L’œcuménisme romain jugé par un spécialiste du monde orthodoxe

 

Le P. Taft, jésuite, l’un des meilleurs spécialistes de la liturgie byzantine, et qui ne passe pas, loin de là, pour un traditionaliste, mais qui a son franc parler, « mets les pieds dans le plat ». Le non-prosélytisme du Conseil pour l’Unité des chrétiens est, selon lui, absurde.

 

Rome, Vidimus Dominum, 12 février 2004 – Dialoguer est une bonne chose, mais si "les autres" sont dans l'erreur il faut le leur dire en public, non pas en privé et à voix basse comme on l'a toujours fait jusqu'ici. Telle est du moins l'idée du père Robert Taft, SJ, professeur émérite à l'Institut Pontifical Oriental et un des pionniers dans le dialogue avec l'orthodoxie.

Le père Taft a accordé une longue interview au National Catholic Reporter, l'hebdomadaire catholique progressiste américain, en se livrant à des jugements critiques à l'égard de la politique actuelle du Saint-Siège, trop prudente, et en particulier du cardinal Kasper, à la veille du voyage qu'il fera à Moscou du 16 au 20 février.

Selon le père Taft, il devrait y avoir avant tout un Patriarcat gréco-catholique en Ukraine et l'archevêque de Lviv, le cardinal Husar, devrait être Patriarche. Le Vatican s'oppose parce qu'il craint une dure réaction du Patriarcat orthodoxe de Moscou.

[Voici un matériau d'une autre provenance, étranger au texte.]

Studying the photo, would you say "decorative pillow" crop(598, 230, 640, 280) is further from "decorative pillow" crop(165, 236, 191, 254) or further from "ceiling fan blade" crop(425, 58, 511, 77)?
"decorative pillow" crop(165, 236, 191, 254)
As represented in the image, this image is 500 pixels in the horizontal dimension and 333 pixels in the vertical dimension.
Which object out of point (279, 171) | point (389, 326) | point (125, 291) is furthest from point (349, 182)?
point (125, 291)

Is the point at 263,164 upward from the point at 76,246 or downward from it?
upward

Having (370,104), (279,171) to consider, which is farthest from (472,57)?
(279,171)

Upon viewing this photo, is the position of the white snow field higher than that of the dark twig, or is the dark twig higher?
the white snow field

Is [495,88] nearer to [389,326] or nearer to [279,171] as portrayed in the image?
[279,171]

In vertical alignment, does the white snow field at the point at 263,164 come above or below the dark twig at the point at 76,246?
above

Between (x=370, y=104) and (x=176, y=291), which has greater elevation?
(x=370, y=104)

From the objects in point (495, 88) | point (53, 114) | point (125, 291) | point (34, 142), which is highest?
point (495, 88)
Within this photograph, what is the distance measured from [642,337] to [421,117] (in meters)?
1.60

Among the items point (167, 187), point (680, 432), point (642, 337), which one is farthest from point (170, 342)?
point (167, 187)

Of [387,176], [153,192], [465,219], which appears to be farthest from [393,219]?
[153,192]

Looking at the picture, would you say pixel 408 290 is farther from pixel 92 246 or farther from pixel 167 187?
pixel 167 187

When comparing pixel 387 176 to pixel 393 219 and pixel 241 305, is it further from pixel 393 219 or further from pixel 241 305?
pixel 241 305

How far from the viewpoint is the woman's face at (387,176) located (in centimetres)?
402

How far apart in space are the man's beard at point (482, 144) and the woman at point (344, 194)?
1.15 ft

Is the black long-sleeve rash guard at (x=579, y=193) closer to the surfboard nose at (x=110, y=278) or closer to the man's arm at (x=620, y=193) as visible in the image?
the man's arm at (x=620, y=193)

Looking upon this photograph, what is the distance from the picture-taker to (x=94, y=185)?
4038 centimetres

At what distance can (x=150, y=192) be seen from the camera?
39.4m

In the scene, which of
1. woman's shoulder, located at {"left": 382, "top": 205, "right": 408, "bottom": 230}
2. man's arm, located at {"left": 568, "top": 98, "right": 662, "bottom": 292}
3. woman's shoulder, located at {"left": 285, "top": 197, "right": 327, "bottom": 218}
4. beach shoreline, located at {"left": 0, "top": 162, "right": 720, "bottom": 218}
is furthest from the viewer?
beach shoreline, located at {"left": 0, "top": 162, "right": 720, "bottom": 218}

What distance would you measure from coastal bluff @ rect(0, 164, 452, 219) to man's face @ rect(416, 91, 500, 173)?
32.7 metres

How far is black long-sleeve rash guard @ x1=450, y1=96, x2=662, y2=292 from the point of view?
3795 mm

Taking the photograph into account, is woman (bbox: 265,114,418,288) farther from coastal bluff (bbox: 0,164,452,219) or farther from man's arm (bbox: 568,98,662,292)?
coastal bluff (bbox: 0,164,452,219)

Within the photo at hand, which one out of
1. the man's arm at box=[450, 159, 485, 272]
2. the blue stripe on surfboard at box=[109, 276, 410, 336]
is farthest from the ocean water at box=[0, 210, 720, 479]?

"Mon conseil au Ukrainiens – explique le père Taft – a été de faire deux choses. Tout d'abord, déclarer publiquement l'existence d'un patriarcat. Ensuite, demander la reconnaissance de Rome et si elle n'arrive pas renvoyer toutes les lettres non adressés au patriarcat. Ne pas le supposer mais le faire. Le Secrétariat d'Etat envoie-t-il une lettre à l'archevêque? La renvoyer sans l'ouvrir, avec l'inscription: adresse inconnue".

Le jugement à l'encontre du cardinal Kasper et de sa politique de prudence envers les orthodoxes, pour ne pas les mécontenter, est également sévère: "Kasper a pour tâche de construire des ponts avec les orthodoxes et non de les détruire".

"Absurdes": ainsi sont définies les prétentions orthodoxes selon lesquelles l'Eglise ne doit pas faire œuvre d'évangélisation. "Le problème est que personne ne parle clairement parce que personne ne sait pas ce que moi, en revanche, je connais bien. Il y a des prêtres orthodoxes qui font du prosélytisme parmi les catholiques, et de cela nous sommes certains.

Les orthodoxes russes ont ouvert une paroisse à Palerme (en Sicile, dans le sud de l'Italie, ndr). Qui est le prêtre? Un catholique converti. Lorsqu'elle a été ouverte, le journal du Patriarcat de Moscou a dit clairement qu'il s'agit d'un pas en avant dans la redécouverte de l'héritage byzantin de la Sicile".

Au sein du monde orthodoxe russe, d'après la reconstruction du père Taft, on distingue au moins "trois groupes". Le premier est celui de droite "qui est d'accord pour qualifier Raspoutine de saint et ainsi de suite avec ce genre d'ordure".

Ensuite il y a ceux qui ont étudié, "tels que le métropolite Kirill de Smolensk, ouvert, œcuménique et intelligent", mais "ils constituent une minorité". Et enfin, il y a "un groupe conservateur" mais qui n'apparaît pas en public à visage découvert.

Ainsi, dans toute cette situation, le Patriarche est un "otage". Et dans les relations réciproques il faut "affronter" les orthodoxes, leur dire "en face" ce qui ne va pas, "au lieu des remontrances faites en privé".